Lately, my mind has been racing with so many things.
Who am I?
Who am I to become?
Was I always this deep?
What is the meaning of all of this?
Is this even real life?
Why am I stuck inside of my own mind all of the time?
Why do I care so much about societal injustice?
Why do I care so much about men, and women, and the things that they do?
Why do I have so many emotions, and why are they so intense?
Why is my nervous system so, nervous?
Why am I so nervous?
Why am I so anxious?
What’s going to happen in the future?
Who will stand the test of time with me?
And I don’t know any of the answers to any of these questions, and I cannot even begin to know.
I have been spending so much time alone lately, for the past few months actually, and it has been most strange. Sort of like living in limbo. I have received many spiritual insights since then, which have helped me broaden my views, and my knowledge of things.. But I have also dug so deeply into the human psyche, that I think that I am abnormal now.
None of the people around me understand me, or what goes on in my mind.

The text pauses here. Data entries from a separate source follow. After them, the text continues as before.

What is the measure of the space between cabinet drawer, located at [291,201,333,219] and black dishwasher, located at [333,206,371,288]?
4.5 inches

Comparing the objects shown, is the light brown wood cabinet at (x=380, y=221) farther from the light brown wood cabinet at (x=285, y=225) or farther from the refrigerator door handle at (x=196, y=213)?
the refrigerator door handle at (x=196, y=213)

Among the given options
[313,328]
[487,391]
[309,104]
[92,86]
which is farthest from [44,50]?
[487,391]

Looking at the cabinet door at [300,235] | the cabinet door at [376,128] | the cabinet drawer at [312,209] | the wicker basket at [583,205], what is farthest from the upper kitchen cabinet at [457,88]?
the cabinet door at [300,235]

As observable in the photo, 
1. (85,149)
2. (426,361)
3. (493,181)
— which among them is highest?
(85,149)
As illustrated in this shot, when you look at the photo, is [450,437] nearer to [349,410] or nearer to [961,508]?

I try to explain it to them, and for the most part they are sympathetic, but when I look deeply into their eyes, or listen to the uncertainty in their voice, I know that they do not truly, or fully understand me.
And can I blame them?
I mean what the hell is even going on with me..
I know I’m weird, and I push everyone away, and I prefer to be in this strange little cocoon by myself, doing strange things, but hey.. I am still a human, and I need human things.
The whole world forgot I still exist.
Now, I am off to do some more strange things..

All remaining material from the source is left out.